Si dans la théorie structuraliste le sujet se trouve assigné une place réduite, dans la théorie des systèmes il est carrément évacué. Selon la théorie du sociologue Niklas Luhmann, la société ne se compose pas d’êtres humains, mais d’actes de communication. Certes, Luhmann ne nie pas l’existence des êtres humains, ni leur fonction et leur importance par rapport aux systèmes sociaux. Il ne déclare pas la mort de l’individu. Mais, du point de vue abstrait de sa théorie, l’homme ne fait pas partie de la société. Il va donc encore plus loin que Foucault, Barthes et Calvino. L’évacuation de l’homme et de concepts comme la subjectivité ou l’intersubjectivité présente l’avantage d’une nouvelle perspective sur la société, qui permet d’éviter les pièges traditionnels d’une philosophie du sujet : « Quelques-uns des problèmes de la philosophie du sujet disparaissent ainsi, avant tout le problème de l’intersubjectivité. Contrairement à ce que l’on dit souvent, le fonctionnement de rapports sociaux, dans notre terminologie : l’autopoiésis de la société, ne dépend pas de ‘l’intersubjectivité’, voire du ‘consensus’. L’intersubjectivité n’est pas donnée à l’avance, et elle ne se laisse pas non plus produire (ce qui supposerait que l’on puisse constater qu’elle a été atteinte ou non). Ce qui importe en revanche, c’est que la communication soit poursuivie – indépendamment de la manière dont la conscience nécessaire à ce processus est motivée à la participation. »[11]. Puisqu’il est impossible d’avoir des informations objectives sur les phénomènes psychiques et intersubjectifs, Luhmann propose de contourner ce problème en ne considérant que ce qui est observable : la communication. Ainsi, la société selon Luhmann est un système autopoiétique se constituant comme une suite ininterrompue de communications. Ces communications s’appellent les unes les autres, ce qui permet au système d’assurer sa propre persistance ; c’est ce que Luhmann appelle « autopoiésis »[12].

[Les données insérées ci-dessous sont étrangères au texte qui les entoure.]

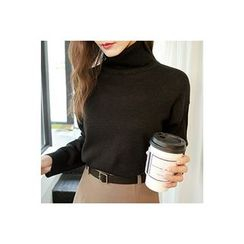 CHERRYKOKO - Turtle-Neck Long-Sleeve Knit Top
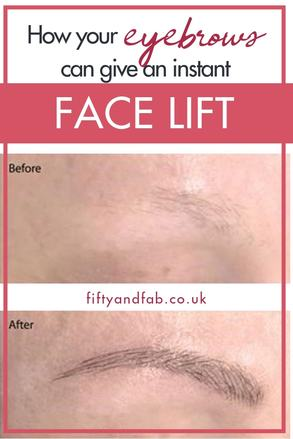 Having your eyebrows tidied, either by shaping and tinting, or microblading for longer-lasting results, can give an instant face lift - perfect for more mature ladies! #maturebeauty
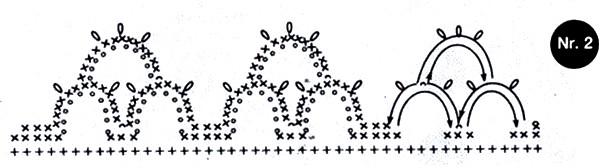 poncho-verde-en-crochet-con-patrones-2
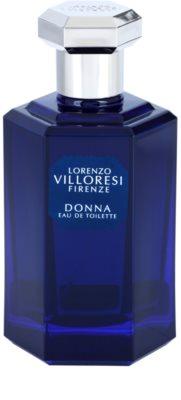 Lorenzo Villoresi Donna eau de toilette teszter unisex 1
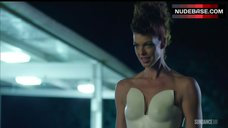 Pollyanna Mcintosh Hot – Hap And Leonard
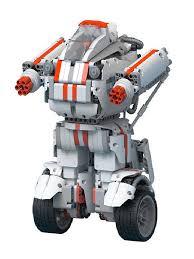 Робототехнический <b>конструктор Mi Robot Builder</b> Xiaomi ...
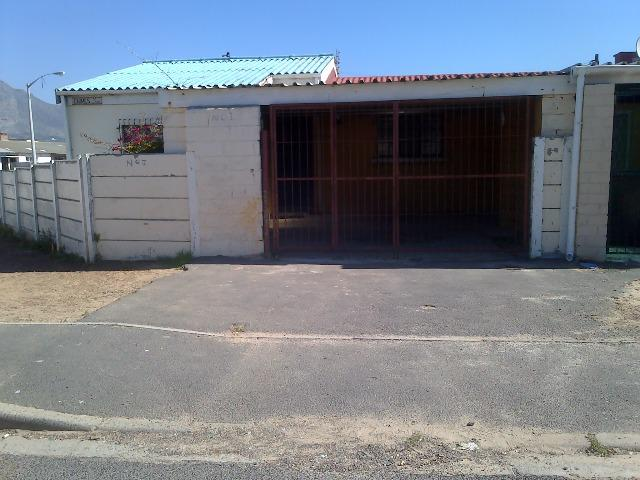 Property For Sale in Retreat, Cape Town 4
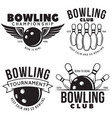 set of vintage monochrome style bowling vector image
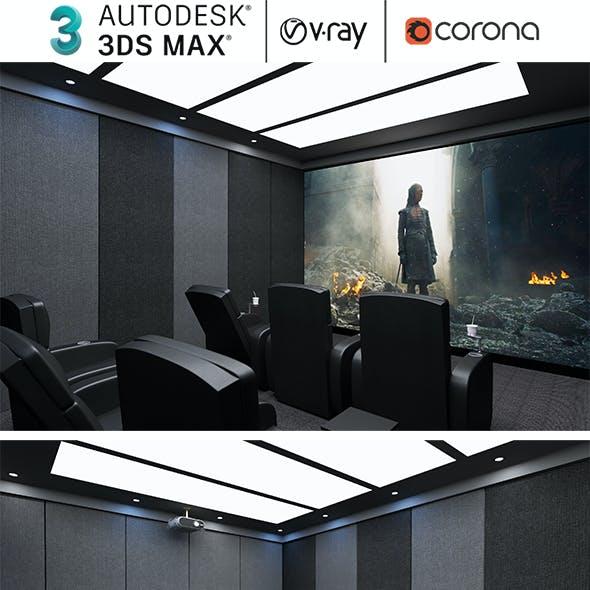 Home Cinema Design Collection 14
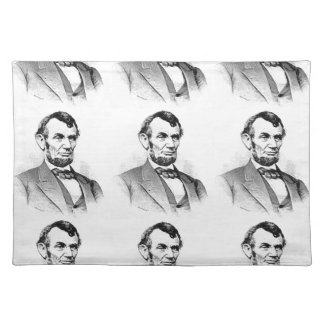 lincoln love place mats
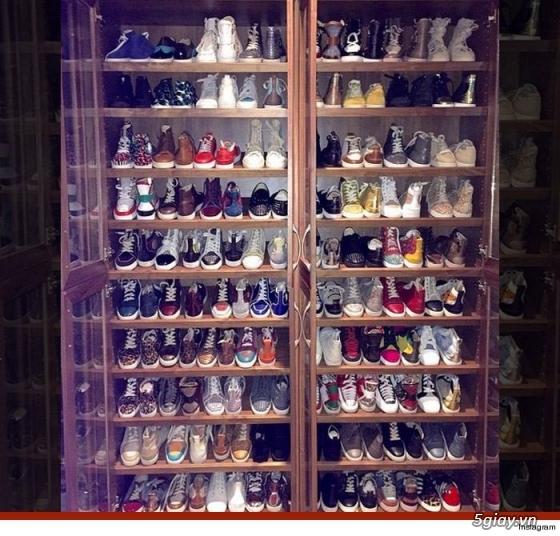 vnxk360.com >Kho hàng giày,dép,balo vnxk lớn nhất, Giảm giá đến 50%,Đổi trả 7 ngày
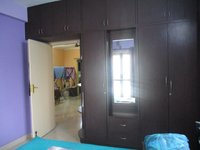 14F2U00098: Bedroom 2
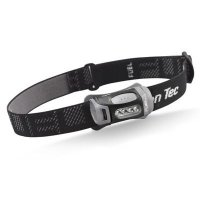 Princeton® Tec Fuel Headlamp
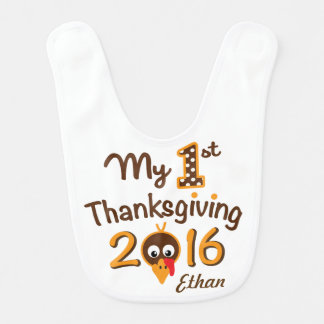 Baby Boy My First Thanksgiving Turkey Bib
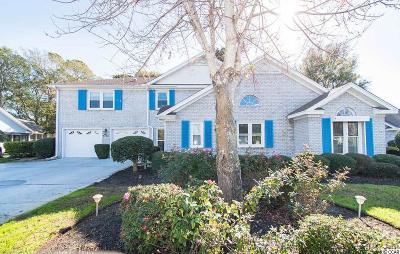 Myrtle Beach Single Family Home For Sale: 9728 Chestnut Ridge Rd.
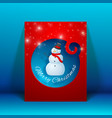 creative merry christmas greeting card vector image vector image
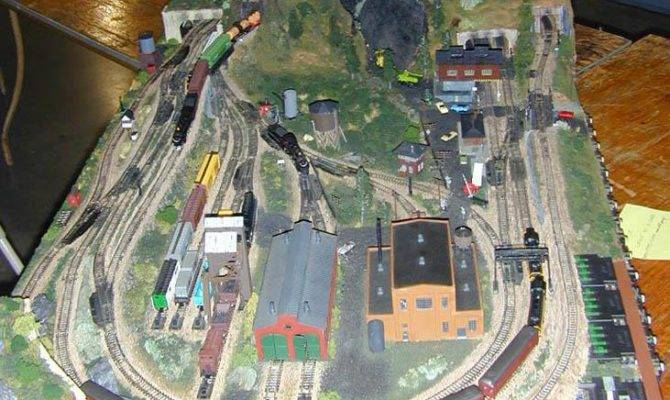 American Gauge Layouts Lionel Trains Scale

Les notions qui, chez Luhmann, remplacent le sujet humain comme instance principale sont l’auto-observation et l’auto-description : « Le problème classique de l’intersubjectivité […] est désormais remplacé par le fait que les auto-observations et les auto-descriptions sociales, puisqu’elles ne peuvent exister que sous forme de communications, sont elles-mêmes susceptibles d’être observées et décrites. Cela provoque la redescription permanente de descriptions déjà existantes et la production permanente de perspectives divergentes »[13]. On voit donc bien que Luhmann conçoit la société comme un système consistant de communications qui ont certes besoin d’un substrat humain, lequel cependant reste en dehors de ce qui est observable et ne fait pas, par conséquent, l’objet d’une analyse. (De même, dans une théorie de la société faisant appel au sujet humain, celui-ci n’apparaît que sous forme d’abstraction ; par exemple ses fonctions physiologiques ne sont pas prises en considération. Il est en tout cas inévitable de réduire la complexité du système observé afin de rendre possible l’observation. Ce qui peut faire paraître « étrange » la théorie des systèmes luhmanienne, c’est le degré d’abstraction et non pas le fait qu’il y ait abstraction.)

 

3. Si Luhmann, dans sa théorie de la société qui ne considère pas l’homme comme un élément faisant partie du champ d’observation, accorde une valeur importante à l’auto-observation et à l’auto-description, nous avons là affaire à un élément que sa théorie partage avec quelques-unes des théories esthétiques qui doivent nous intéresser dans notre contexte. On pensera surtout à Jean Ricardou, théoricien et praticien du « nouveau roman » et du « nouveau nouveau roman ». Dans son étude « Nouveau roman, Tel Quel », il écrit, en détournant la célèbre définition du roman que Stendhal donne dans Le rouge et le noir : « Le roman, ce n’est plus un miroir qu’on promène le long d’une route ; c’est l’effet de miroirs partout agissant en lui-même. Il n’est plus représentation ; il est auto-représentation. »[14] Pour Ricardou, le roman n’est pas représentation du réel, du monde, du quotidien, mais il est représentation de lui-même. Cela est en relation avec l’idée d’un texte sans sujet, sans auteur, de ce que Ricardou appelle « l’aptitude productrice […] du langage comme matériau ».[15] Il donne des exemples pris dans À la recherche du temps perdu, dans les romans de Claude Simon (La route des Flandres, La bataille de Pharsale) et d’Alain Robbe-Grillet (Le voyeur, La maison de rendez-vous), etc. « C’est à partir de lui-même que le texte prolifère : il écrit en imitant ce qu’il lit. »[16]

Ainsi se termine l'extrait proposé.